Instruction: Write out, unchanged, the lines from the one holding "What distance is there" to the close of the listing. Both the first and last lines belong in it.
------ Given records
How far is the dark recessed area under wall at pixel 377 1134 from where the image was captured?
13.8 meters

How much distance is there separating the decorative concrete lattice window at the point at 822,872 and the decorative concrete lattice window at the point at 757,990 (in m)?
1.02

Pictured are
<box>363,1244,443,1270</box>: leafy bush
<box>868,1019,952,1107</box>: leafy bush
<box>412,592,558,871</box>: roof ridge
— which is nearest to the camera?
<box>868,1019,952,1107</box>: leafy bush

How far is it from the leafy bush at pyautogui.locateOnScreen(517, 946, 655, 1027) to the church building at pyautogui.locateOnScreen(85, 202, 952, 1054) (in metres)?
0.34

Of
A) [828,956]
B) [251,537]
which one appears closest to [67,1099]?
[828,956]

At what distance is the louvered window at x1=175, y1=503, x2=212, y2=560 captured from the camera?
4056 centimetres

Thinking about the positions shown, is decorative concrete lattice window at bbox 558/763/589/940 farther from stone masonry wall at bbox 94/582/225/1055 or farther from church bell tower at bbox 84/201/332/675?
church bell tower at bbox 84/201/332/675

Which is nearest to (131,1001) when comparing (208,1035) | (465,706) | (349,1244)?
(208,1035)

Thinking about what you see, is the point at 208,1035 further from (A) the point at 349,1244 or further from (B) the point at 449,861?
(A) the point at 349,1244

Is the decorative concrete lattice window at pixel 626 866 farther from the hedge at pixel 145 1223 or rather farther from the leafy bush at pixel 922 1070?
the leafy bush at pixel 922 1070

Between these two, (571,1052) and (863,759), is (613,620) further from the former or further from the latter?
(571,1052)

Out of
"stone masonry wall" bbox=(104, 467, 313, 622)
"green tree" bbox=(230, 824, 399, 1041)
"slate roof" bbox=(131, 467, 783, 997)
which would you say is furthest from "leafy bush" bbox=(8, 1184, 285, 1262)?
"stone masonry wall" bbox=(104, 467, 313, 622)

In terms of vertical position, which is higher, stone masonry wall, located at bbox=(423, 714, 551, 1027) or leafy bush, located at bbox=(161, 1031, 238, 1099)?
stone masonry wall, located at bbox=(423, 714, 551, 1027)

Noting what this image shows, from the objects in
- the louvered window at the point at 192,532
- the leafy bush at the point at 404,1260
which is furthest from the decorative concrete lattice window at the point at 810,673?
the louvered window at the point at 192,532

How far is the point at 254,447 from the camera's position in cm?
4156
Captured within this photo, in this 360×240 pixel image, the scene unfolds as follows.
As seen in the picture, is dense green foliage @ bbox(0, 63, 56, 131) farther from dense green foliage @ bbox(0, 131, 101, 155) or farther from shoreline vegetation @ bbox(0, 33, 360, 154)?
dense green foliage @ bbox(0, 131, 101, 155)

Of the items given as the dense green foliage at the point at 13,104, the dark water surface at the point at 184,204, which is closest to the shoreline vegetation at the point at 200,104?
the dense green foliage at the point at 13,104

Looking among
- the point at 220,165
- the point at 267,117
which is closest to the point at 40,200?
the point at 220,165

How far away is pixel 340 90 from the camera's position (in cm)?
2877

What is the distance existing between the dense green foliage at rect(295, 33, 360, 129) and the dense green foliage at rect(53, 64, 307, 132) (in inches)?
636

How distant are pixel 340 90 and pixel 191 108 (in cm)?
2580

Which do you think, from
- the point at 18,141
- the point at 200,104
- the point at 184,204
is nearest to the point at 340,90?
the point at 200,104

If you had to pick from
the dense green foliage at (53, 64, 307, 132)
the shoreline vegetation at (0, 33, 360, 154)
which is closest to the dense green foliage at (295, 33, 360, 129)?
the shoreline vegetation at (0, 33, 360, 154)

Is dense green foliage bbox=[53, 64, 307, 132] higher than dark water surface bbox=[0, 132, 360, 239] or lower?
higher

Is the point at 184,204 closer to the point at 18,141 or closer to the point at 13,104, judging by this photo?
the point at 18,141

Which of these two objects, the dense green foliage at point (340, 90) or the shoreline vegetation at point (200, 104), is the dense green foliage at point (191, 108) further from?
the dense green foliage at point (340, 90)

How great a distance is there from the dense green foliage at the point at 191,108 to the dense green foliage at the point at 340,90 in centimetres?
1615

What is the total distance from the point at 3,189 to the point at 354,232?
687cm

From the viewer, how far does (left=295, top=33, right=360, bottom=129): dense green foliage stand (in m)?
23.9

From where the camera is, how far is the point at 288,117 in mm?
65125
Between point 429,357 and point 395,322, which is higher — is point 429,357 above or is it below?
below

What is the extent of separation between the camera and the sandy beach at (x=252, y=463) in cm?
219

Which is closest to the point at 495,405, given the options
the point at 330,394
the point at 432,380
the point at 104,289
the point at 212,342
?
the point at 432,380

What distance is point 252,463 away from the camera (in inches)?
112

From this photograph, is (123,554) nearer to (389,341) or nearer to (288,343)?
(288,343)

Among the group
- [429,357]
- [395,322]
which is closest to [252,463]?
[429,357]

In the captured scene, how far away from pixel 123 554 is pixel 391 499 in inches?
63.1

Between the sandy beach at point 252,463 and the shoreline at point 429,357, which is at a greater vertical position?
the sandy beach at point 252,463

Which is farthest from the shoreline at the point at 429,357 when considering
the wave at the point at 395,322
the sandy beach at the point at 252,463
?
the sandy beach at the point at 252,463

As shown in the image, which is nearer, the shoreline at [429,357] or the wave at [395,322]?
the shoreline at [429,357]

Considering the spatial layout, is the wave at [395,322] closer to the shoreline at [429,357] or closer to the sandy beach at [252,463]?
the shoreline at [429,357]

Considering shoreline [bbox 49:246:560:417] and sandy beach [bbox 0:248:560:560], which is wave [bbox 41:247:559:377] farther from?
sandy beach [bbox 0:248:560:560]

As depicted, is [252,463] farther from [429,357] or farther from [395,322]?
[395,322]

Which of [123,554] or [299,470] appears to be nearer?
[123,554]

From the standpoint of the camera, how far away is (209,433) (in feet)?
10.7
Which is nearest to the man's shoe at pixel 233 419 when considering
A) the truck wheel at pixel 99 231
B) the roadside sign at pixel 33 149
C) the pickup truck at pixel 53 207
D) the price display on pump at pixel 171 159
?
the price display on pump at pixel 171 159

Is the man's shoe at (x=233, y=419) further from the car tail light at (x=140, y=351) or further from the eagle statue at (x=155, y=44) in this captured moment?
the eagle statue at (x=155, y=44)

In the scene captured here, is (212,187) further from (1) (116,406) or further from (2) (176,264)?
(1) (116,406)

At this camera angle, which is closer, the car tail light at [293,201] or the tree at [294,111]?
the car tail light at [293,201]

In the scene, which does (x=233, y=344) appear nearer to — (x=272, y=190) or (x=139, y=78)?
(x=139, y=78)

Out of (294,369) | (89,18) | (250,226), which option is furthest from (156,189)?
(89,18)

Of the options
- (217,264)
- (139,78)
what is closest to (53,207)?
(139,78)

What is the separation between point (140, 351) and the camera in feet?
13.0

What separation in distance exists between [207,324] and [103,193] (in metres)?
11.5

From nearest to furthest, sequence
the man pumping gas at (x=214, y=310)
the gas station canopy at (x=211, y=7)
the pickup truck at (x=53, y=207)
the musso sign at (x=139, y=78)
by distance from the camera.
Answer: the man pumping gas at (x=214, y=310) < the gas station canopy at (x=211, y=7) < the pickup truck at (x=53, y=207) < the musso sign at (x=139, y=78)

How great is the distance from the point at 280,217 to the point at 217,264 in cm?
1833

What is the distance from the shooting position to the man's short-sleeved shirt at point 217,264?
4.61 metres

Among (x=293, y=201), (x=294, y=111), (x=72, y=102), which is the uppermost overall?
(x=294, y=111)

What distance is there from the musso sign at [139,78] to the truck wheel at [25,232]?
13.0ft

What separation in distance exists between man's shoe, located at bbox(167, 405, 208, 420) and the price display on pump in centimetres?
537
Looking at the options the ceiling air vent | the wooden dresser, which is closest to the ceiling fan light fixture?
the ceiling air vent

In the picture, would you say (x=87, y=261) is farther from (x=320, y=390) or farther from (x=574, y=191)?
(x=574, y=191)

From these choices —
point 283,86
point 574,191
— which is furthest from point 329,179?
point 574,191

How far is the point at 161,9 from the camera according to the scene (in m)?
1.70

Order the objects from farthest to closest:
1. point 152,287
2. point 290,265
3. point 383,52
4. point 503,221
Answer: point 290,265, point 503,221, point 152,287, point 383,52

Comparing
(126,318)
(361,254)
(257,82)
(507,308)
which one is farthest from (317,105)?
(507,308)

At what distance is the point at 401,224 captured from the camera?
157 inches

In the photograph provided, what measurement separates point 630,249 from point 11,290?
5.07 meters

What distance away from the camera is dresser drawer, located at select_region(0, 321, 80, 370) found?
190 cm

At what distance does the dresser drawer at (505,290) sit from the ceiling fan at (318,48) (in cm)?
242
------------
Solution to this problem:
What distance is there from the musso sign at [139,78] to the truck wheel at [25,232]?
13.0ft

What separation in distance exists between man's shoe, located at bbox(167, 405, 208, 420) and the price display on pump in centimetres?
537
Looking at the options the ceiling air vent | the wooden dresser, which is closest to the ceiling fan light fixture?
the ceiling air vent

In the picture, would you say (x=87, y=261) is farther from (x=320, y=390) or farther from (x=574, y=191)?
(x=574, y=191)

From these choices —
point 283,86
point 574,191
— which is furthest from point 329,179?
point 574,191

How far is the point at 161,9 from the camera according to the scene (in m)?
1.70

Order the objects from farthest to closest:
1. point 152,287
2. point 290,265
3. point 383,52
4. point 503,221
Answer: point 290,265, point 503,221, point 152,287, point 383,52

Comparing
(126,318)
(361,254)
(257,82)
(507,308)
which one is farthest from (317,105)?
(507,308)

At what distance is the point at 401,224 captured from the camera?
157 inches

In the photograph provided, what measurement separates point 630,249 from point 11,290?
5.07 meters

What distance away from the camera is dresser drawer, located at select_region(0, 321, 80, 370) found?
190 cm

At what distance does the dresser drawer at (505,290) sit from the ceiling fan at (318,48) (in cm)?
242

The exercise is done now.